Papa legte sich auf sein Bett, schaltete die kleine Leselampe ein, lupfte das rechte Bein auf das linke – und las. Ich trank einen Schluck Wasser (einen Moment hatte ich sogar Hunger, ausgerechnet jetzt … – Hunger!) und legte mich dann ebenfalls hin.

Das Liegen war aber nicht angenehm. Mein Körper fand nämlich überhaupt keine Ruhe, sondern schien (obwohl er doch still dalag) fest an das Auf und Ab des Schiffes gekettet. Als läge ich rücklings auf einem hohen Wellenbett und als höben mich die Wellen mal weit in die Höhe, um mich kurz darauf sehr tief fallen zu lassen! Das Schlimmste an diesen Bewegungen war aber ihre Regelmäßigkeit. Sie verliefen so, als gäbe es gegen sie keinerlei Gegenwehr und als wäre mein Körper nun für sehr lange Zeit Teil einer Kirmes, die mich in den Wahnsinn treiben würde.

Ich stand wieder auf und sagte: »Das ist nicht zum Aushalten!« – »Was denn?« fragte Papa. – »Nun tu bitte nicht so, als würdest Du es nicht auch spüren!« sagte ich. – »Ich spüre nichts«, antwortete Papa und las weiter, als sagte er gerade die Wahrheit. »Das ist nicht wahr!« wollte ich sagen, als ich ins Bad getrieben wurde.

Die Wellenbewegungen des Schiffes hatten inzwischen etwas von ekstatischer werdenden Schlangenbewegungen (die Schlange züngelte, schnappte nach Luft, fiel abrupt in sich zusammen, richtete sich quälend langsam wieder auf), mit jeder Bewegung mehr bohrte sich dieses Schlingern in meinen Magen.
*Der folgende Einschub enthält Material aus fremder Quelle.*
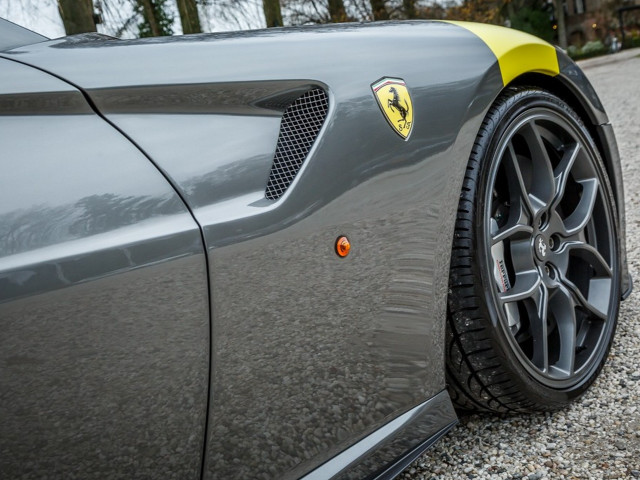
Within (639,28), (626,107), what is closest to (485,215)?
(626,107)

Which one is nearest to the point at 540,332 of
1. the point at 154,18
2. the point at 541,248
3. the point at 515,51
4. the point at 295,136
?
the point at 541,248

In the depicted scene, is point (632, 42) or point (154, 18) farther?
point (632, 42)

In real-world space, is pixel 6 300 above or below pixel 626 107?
above

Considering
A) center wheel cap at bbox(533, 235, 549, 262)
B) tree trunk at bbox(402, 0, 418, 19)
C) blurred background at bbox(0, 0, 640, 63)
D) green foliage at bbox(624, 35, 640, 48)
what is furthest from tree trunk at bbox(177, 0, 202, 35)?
green foliage at bbox(624, 35, 640, 48)

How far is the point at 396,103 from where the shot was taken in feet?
4.99

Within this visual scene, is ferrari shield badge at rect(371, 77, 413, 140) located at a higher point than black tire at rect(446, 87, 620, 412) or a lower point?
higher

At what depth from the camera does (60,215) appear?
1.03 meters

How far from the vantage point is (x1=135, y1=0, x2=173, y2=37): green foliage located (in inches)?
331

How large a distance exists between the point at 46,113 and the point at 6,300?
32 centimetres

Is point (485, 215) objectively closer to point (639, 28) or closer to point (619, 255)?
point (619, 255)

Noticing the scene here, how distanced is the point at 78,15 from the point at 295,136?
15.4ft

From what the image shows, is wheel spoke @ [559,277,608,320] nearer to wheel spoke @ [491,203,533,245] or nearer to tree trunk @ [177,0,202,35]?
wheel spoke @ [491,203,533,245]

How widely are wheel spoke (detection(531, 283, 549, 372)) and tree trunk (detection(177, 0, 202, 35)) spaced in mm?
7808

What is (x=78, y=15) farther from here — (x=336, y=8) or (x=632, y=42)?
(x=632, y=42)
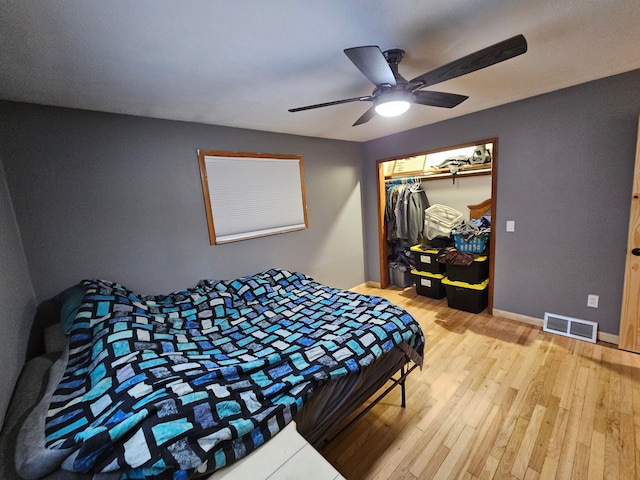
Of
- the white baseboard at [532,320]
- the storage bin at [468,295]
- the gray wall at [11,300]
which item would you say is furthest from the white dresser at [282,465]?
the white baseboard at [532,320]

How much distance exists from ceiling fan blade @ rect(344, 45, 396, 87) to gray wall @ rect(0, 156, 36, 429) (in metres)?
2.06

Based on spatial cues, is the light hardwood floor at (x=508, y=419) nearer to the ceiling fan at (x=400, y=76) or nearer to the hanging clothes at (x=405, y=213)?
the hanging clothes at (x=405, y=213)

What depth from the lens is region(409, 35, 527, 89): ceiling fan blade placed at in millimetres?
1104

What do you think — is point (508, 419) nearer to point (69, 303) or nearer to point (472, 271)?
point (472, 271)

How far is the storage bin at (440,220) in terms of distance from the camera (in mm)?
3643

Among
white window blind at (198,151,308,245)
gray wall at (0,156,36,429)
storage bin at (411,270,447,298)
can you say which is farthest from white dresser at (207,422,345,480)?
storage bin at (411,270,447,298)

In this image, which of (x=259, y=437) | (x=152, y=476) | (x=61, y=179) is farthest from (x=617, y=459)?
(x=61, y=179)

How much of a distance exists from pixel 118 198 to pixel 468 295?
366cm

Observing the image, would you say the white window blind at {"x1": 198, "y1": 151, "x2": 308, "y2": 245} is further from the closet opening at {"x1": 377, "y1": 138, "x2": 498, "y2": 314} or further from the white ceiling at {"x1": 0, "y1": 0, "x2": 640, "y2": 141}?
the closet opening at {"x1": 377, "y1": 138, "x2": 498, "y2": 314}

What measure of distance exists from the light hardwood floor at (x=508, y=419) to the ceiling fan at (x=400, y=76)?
2.03m

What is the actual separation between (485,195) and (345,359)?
3.53 metres

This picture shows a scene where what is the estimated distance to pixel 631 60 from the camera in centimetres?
179

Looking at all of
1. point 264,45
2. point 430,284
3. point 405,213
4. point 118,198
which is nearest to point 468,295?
point 430,284

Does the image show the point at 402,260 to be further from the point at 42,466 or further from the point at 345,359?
the point at 42,466
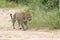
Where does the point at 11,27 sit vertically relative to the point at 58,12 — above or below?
below

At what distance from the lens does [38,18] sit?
42.0 feet

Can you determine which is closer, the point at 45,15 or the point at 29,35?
the point at 29,35

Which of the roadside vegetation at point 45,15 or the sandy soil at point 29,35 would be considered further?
the roadside vegetation at point 45,15

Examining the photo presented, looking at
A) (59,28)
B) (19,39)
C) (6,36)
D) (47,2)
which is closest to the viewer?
(19,39)

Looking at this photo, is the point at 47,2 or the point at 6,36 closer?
the point at 6,36

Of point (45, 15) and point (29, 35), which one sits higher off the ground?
point (45, 15)

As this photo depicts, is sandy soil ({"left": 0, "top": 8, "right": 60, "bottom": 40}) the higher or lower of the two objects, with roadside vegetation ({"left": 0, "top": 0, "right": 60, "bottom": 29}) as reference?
lower

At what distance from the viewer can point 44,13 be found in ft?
42.7

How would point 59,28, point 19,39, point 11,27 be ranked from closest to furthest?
point 19,39
point 59,28
point 11,27

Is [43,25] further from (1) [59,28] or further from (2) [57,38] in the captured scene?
(2) [57,38]

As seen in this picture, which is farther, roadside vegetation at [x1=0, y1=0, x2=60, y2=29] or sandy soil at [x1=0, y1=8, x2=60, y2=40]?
roadside vegetation at [x1=0, y1=0, x2=60, y2=29]

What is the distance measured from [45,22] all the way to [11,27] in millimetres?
1649

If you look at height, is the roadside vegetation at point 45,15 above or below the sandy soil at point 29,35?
above

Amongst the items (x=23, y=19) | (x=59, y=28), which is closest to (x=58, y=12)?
(x=59, y=28)
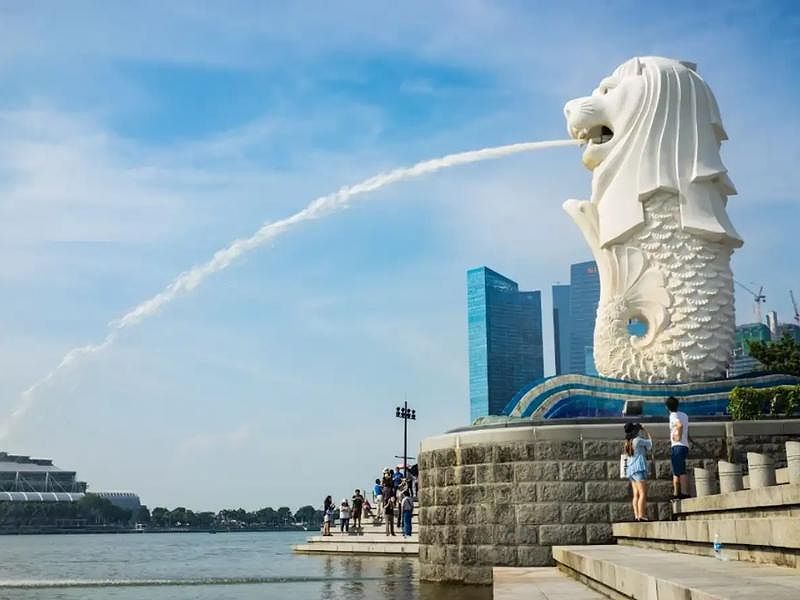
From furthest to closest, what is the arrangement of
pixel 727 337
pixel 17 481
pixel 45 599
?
pixel 17 481 → pixel 727 337 → pixel 45 599

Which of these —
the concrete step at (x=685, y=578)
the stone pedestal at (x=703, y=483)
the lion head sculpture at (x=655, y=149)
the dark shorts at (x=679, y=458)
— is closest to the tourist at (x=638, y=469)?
the dark shorts at (x=679, y=458)

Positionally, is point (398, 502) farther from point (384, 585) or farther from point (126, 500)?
point (126, 500)

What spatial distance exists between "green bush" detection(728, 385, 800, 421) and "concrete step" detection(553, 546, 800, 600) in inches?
315

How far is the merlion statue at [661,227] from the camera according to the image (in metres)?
19.2

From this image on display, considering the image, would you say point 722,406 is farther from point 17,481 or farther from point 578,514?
point 17,481

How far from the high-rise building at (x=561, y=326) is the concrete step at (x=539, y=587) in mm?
126790

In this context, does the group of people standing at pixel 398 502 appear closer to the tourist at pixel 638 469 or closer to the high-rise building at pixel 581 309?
the tourist at pixel 638 469

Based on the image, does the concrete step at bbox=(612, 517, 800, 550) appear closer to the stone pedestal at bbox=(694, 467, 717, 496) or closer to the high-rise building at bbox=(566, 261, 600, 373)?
the stone pedestal at bbox=(694, 467, 717, 496)

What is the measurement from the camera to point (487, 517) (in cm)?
1409

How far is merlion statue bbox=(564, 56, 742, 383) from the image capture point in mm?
19203

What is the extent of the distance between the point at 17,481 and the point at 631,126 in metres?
99.3

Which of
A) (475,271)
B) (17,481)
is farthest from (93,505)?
(475,271)

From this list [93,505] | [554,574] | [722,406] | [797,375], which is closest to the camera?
[554,574]

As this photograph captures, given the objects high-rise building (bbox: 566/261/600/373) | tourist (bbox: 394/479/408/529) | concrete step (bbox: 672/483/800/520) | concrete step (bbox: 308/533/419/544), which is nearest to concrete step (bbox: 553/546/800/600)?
concrete step (bbox: 672/483/800/520)
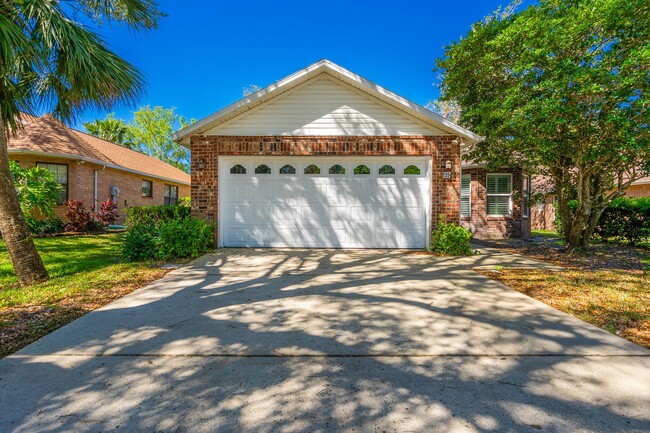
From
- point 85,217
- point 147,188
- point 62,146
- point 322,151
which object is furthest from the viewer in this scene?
point 147,188

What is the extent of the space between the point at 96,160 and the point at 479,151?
14.2 metres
Im Bad hielt ich mich am Waschbecken fest und stierte in den Spiegel. So musste Odysseus ausgesehen haben, als er jeden Halt auf See verloren und sich kurz vor dem Sprung in die offene, wilde See befunden hatte. »Zum Glück hast Du nicht viel gegessen«, dachte ich, »auf die Bohnen mit Speck hättest Du aber auch noch verzichten sollen!«

Ich öffnete den Mund und versuchte, den Ekel durch heftiges Aus- und Einatmen wegzupumpen. Das Bild der dicken weißen Bohnen mit Speck war aber nicht zu vertreiben. Im Gegenteil, ich sah immer mehr Bohnen, sie türmten sich vor mir auf und flossen anscheinend aus meinem Magen auf direkten Schleichwegen zurück in meinen geöffneten Mund, um sich ins Freie zu retten. »Dein Magen ist gerade überbeschäftigt«, dachte ich noch, »er trennt sich von den Bohnen und allen anderen Inhalten, er braucht Freiraum, um sich dem Sturm ganz hingeben zu können!« – Ich geriet in heftiges Schwitzen und wandte mich von meinem Spiegelbild ab. »Du solltest Dich nicht wehren, sondern Deinem Magen etwas Gutes tun«, dachte ich weiter, »vielleicht kommt er dann zur Ruhe.«

Ich beugte mich mit dem Kopf tief über die Toilettenschüssel. Dann befreite ich mich von der mittäglichen Suppe und allen weiteren Inhalten meines Magens. Es war das Ende einer zähen, ersten Schlacht, der Sturm hatte gesiegt, ich war sein erstes Opfer an Deck.